A Part Studio is where you make parts; an Assembly is where you put them together. You insert parts and subassemblies, then add mates to position them relative to each other and define how they move.

Mate connectors and mates

Onshape uses mate connectors — small coordinate frames (an origin plus X/Y/Z axes) placed on parts. A mate joins two mate connectors and sets the allowed motion. The main mate types:

  • Fastened — fully locks two parts together (zero motion). Use for a plate bolted to a tube.
  • Revolute — allows rotation about one axis. Use for a wheel on an axle or an arm pivot.
  • Slider — allows sliding along one axis. Use for an elevator carriage on rails.
  • Cylindrical — rotate and slide on one axis (like a shaft in a bushing).
  • Planar, Ball, Pin-slot, Parallel, Tangent — for more specialized connections.

Because mates can model real motion, you can drag your assembly to test the range of motion: does the arm swing where you expect, does the elevator reach full height, does anything collide?

A consistent mating strategy

A reliable approach many FRC teams use:

  1. Place a clear reference (some teams add an Origin Cube FeatureScript) to anchor the assembly.
  2. Fasten the base subsystem (often the drivetrain) to the assembly origin.
  3. Build outward, mating each subsystem to known references rather than to random faces.
  4. Use the right mate type so motion reflects reality.

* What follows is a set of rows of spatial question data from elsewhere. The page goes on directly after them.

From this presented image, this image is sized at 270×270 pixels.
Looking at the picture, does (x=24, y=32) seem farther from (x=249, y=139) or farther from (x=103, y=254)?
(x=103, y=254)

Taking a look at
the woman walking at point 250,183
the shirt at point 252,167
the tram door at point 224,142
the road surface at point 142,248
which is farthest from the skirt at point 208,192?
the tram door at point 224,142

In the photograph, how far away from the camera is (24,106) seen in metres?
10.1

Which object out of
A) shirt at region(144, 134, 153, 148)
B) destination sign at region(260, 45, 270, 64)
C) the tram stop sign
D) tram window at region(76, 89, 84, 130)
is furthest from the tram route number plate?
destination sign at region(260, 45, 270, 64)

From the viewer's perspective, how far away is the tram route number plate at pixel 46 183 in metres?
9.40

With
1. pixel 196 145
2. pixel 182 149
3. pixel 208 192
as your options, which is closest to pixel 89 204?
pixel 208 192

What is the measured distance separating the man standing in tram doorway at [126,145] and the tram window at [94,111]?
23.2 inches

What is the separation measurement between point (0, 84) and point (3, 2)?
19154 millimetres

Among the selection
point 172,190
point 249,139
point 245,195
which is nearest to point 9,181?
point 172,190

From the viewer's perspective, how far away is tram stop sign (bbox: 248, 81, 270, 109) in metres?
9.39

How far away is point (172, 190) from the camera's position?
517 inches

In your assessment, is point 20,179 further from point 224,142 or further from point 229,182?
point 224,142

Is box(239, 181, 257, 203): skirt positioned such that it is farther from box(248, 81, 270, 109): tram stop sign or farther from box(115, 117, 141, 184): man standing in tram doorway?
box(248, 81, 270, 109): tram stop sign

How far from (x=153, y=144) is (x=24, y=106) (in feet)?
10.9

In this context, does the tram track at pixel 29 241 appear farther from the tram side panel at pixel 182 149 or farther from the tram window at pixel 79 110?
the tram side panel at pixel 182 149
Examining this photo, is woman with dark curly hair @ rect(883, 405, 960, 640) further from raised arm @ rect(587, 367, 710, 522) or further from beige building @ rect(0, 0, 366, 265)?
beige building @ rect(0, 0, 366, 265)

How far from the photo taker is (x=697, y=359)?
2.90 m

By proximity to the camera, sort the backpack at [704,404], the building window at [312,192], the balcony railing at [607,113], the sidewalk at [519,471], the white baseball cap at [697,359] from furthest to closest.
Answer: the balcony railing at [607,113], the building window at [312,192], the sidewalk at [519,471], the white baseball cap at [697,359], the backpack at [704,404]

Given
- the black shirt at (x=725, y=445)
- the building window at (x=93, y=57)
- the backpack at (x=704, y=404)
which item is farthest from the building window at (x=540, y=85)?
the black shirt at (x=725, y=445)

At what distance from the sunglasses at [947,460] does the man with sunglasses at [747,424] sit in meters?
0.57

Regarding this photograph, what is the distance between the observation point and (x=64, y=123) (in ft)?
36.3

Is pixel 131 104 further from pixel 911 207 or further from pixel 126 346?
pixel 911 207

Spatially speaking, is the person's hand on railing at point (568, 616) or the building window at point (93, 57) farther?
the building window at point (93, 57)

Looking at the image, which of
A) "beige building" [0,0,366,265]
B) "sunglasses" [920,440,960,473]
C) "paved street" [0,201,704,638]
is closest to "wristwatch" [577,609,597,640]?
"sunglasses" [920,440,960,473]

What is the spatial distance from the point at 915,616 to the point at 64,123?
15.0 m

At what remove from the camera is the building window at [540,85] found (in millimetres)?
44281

Subassemblies keep big robots manageable

You rarely build the whole robot as one flat list of hundreds of parts. Instead you create subassemblies — a complete gearbox, a complete intake — and insert those into the top-level robot assembly. This mirrors the subsystem structure of the robot and lets multiple designers own different subassemblies in parallel. It also keeps the assembly fast and the BOM organized.

Check interferences

Onshape can detect interferences — places where two parts overlap in space. Run an interference check on your assembly before manufacturing; overlapping parts mean something won't physically fit. Combined with mate-driven motion, this catches a huge fraction of design mistakes before any metal is cut.

Why mates matter for the rules

With a complete, mated assembly you can verify rule compliance: measure the robot perimeter against the R104 limit of 110 in, the height against 30 in, and drive an extension to confirm it stays within the 12 in extension limit (R105) in 2026 REBUILT.

Practice by assembling a simple two-plate gearbox with a shaft (revolute) and bolts (fastened). The Stage 1A and swerve-drive assembly exercises in FRCDesign.org are excellent for this.

Key takeaways

  • Assemblies combine parts using mates between mate connectors; mate type (fastened, revolute, slider, etc.) defines allowed motion
  • Mate-driven assemblies let you test range of motion by dragging and verify nothing collides
  • Use subassemblies to mirror robot subsystems, enable parallel work, and keep large assemblies manageable
  • Run interference checks and measure against rule limits (R104 perimeter/height, R105 extension) before manufacturing

Lesson quiz

Required

Answer all 3 questions correctly to complete this lesson.

1.Which mate removes all degrees of freedom, rigidly locking two components together?

2.How many degrees of freedom does a Revolute mate allow?

3.What is the role of a mate connector in an Onshape assembly?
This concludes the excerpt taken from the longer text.